Three scores. One opinion.

Every device in the registry is graded on three orthogonal axes. The Overall Score is a weighted blend (SCS 0.45 · ARS 0.35 · TLS 0.20). Weights are versioned and shown on each device page.

SCS

Spark Capability Score

Raw AI + compute capability per device. Weighted toward tokens/sec on representative open models.

  • AI throughput (tok/s, Q4 70B + Q5 13B)50%
  • CPU build & compile (Clang, Rust LTO)30%
  • GPU rendering & RTX features (DLSS, RT)20%
ARS

Agent Readiness Score

How well a device runs as a 24/7 local agent host: thermals, stability, sleep/resume, battery under mixed load.
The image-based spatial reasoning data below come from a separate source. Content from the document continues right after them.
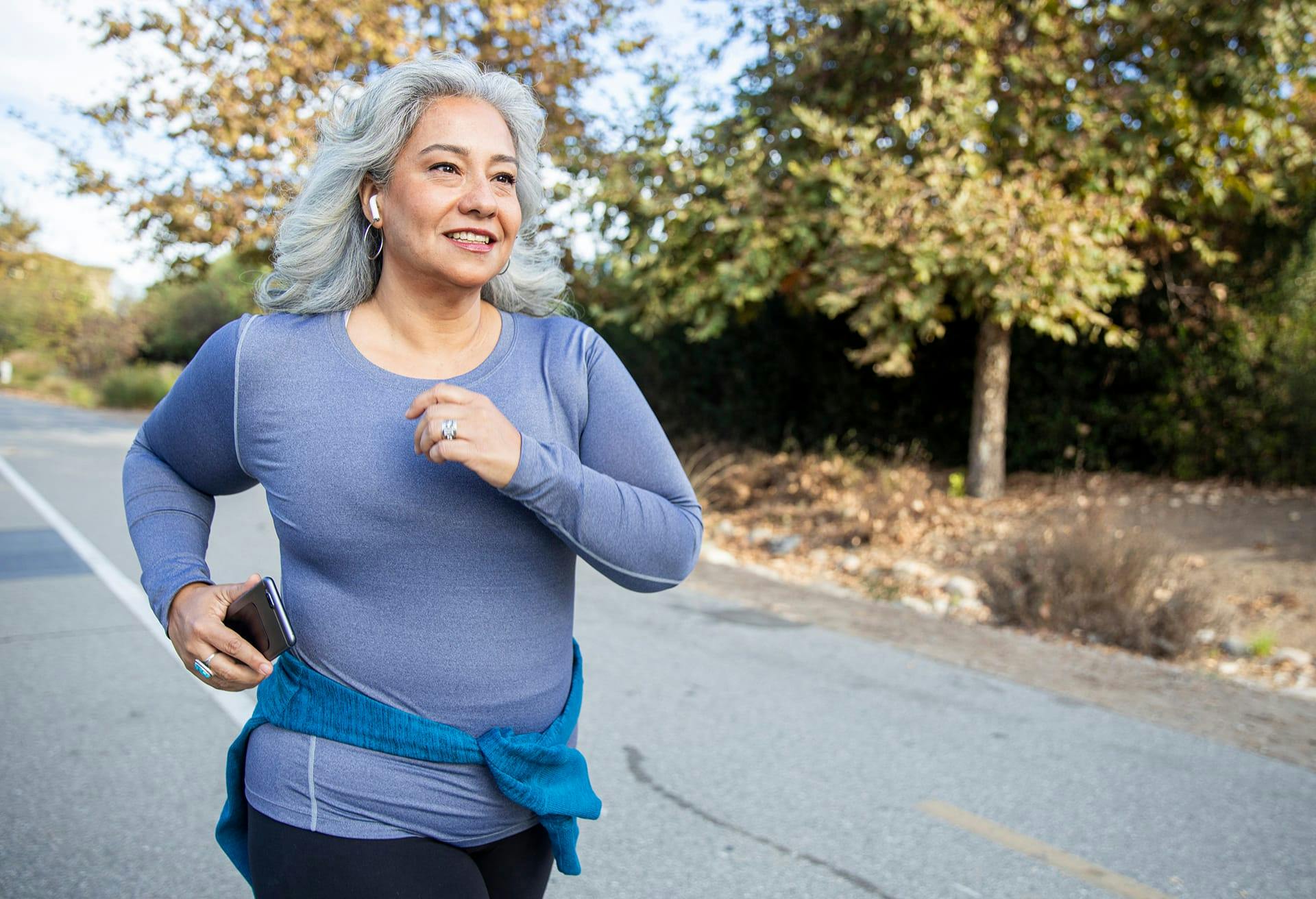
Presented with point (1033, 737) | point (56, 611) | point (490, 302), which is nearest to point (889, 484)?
point (1033, 737)

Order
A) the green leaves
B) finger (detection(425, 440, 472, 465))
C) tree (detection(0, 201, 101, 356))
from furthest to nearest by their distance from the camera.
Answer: tree (detection(0, 201, 101, 356)), the green leaves, finger (detection(425, 440, 472, 465))

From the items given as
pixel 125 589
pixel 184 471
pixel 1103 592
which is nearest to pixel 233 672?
pixel 184 471

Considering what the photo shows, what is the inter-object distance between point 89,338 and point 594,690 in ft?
162

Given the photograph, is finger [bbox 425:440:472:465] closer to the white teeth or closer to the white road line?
the white teeth

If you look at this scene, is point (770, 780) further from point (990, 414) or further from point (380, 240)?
point (990, 414)

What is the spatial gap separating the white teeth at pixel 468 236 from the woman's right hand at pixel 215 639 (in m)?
0.60

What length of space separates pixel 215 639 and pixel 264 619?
0.34ft

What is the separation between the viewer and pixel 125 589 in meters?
7.40

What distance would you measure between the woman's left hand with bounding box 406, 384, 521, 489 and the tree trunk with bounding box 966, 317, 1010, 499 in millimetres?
10873

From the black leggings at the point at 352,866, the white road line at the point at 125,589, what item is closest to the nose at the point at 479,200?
the black leggings at the point at 352,866

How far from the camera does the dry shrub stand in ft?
22.0

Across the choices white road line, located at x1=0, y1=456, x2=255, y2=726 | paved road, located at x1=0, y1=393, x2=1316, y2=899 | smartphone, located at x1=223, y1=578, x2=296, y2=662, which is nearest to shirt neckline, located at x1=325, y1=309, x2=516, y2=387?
smartphone, located at x1=223, y1=578, x2=296, y2=662

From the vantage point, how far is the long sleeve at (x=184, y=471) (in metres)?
1.79

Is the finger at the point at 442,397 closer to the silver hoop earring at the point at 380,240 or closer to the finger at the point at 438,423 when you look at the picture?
the finger at the point at 438,423
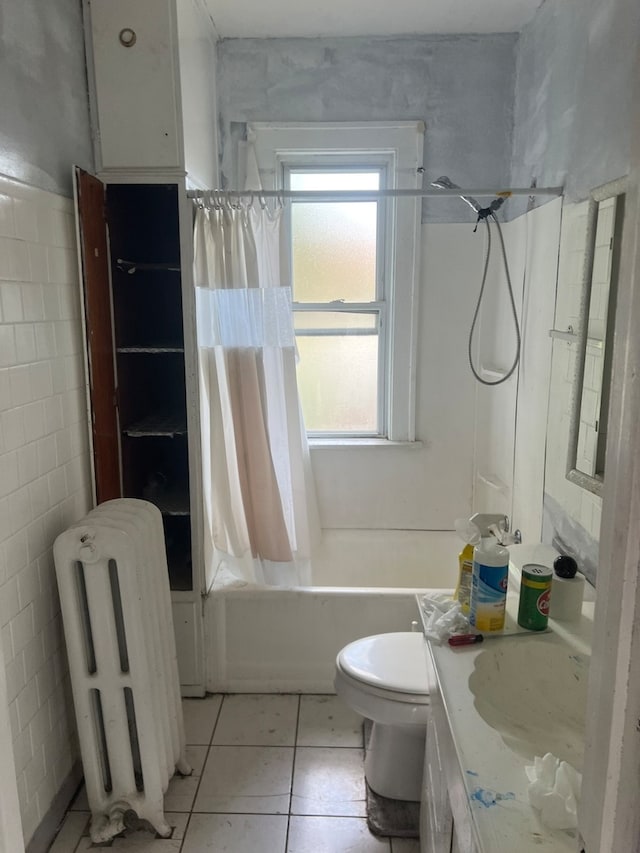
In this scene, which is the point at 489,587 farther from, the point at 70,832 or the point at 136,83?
the point at 136,83

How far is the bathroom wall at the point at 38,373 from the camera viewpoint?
1623mm

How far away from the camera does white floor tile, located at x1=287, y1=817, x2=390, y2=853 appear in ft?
5.96

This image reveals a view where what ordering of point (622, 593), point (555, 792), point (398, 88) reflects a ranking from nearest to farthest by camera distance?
point (622, 593) < point (555, 792) < point (398, 88)

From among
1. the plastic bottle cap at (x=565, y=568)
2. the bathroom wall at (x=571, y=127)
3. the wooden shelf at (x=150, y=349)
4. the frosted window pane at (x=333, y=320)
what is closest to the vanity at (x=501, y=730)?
the plastic bottle cap at (x=565, y=568)

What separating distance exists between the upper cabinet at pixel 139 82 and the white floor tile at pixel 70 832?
7.01ft

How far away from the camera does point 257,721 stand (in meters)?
2.36

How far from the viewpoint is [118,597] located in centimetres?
185

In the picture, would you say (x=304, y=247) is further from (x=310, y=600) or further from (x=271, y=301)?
(x=310, y=600)

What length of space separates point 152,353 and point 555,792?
208cm

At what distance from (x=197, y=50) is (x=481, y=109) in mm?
1260

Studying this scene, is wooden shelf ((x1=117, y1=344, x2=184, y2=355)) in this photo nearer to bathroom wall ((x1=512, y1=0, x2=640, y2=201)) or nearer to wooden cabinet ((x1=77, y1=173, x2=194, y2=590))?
wooden cabinet ((x1=77, y1=173, x2=194, y2=590))

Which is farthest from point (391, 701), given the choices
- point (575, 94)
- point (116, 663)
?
point (575, 94)

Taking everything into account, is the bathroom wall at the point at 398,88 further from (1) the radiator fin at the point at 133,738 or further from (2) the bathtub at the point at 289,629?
(1) the radiator fin at the point at 133,738

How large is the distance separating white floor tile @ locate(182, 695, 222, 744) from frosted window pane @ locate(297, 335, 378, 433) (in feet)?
4.50
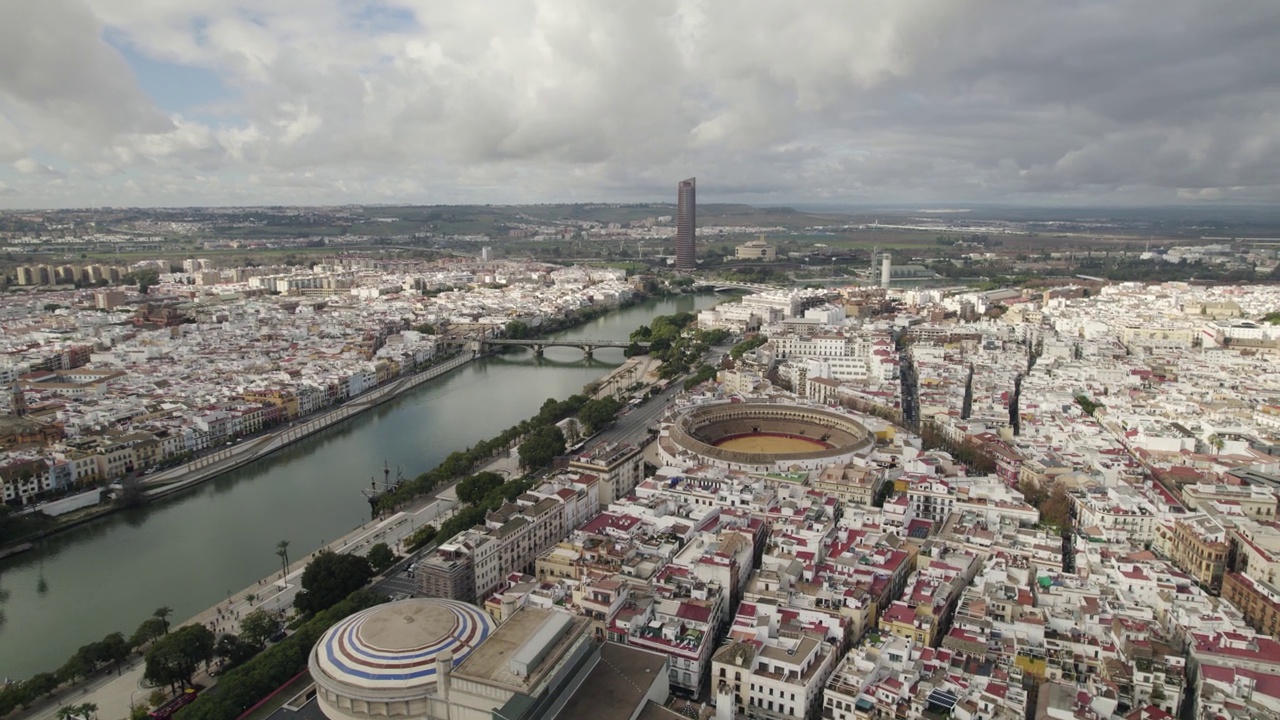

  • 72-hour Agent Stress Suite (crash-free)40%
  • Sustained thermals & throttle headroom25%
  • Battery under mixed agent load20%
  • Wake/sleep with resident agents15%
TLS

Trust & Lifecycle Score

Governance and longevity. Driver cadence, OS compatibility, security posture, OEM track record.

  • Firmware & driver update cadence30%
  • Agent stack compatibility (OpenShell, llama.cpp, vLLM)25%
  • Security posture (TPM, secure boot, telemetry)25%
  • OEM long-term support history20%

Agent Stress Suite v1

A 72-hour mixed-agent workload that we run on every device under test. Anything that crashes, throttles, or refuses to resume is penalized.

Agent A — Coder
Qwen3-Coder-32B + Aider
Hourly refactor loop on a 250k LOC monorepo.
Agent B — Researcher
Llama-3.1-70B + Letta
Continuous web research with a 32k context.
Agent C — Meeting
Qwen3-7B + Whisper-large-v3
Live transcription + summary every 15 min.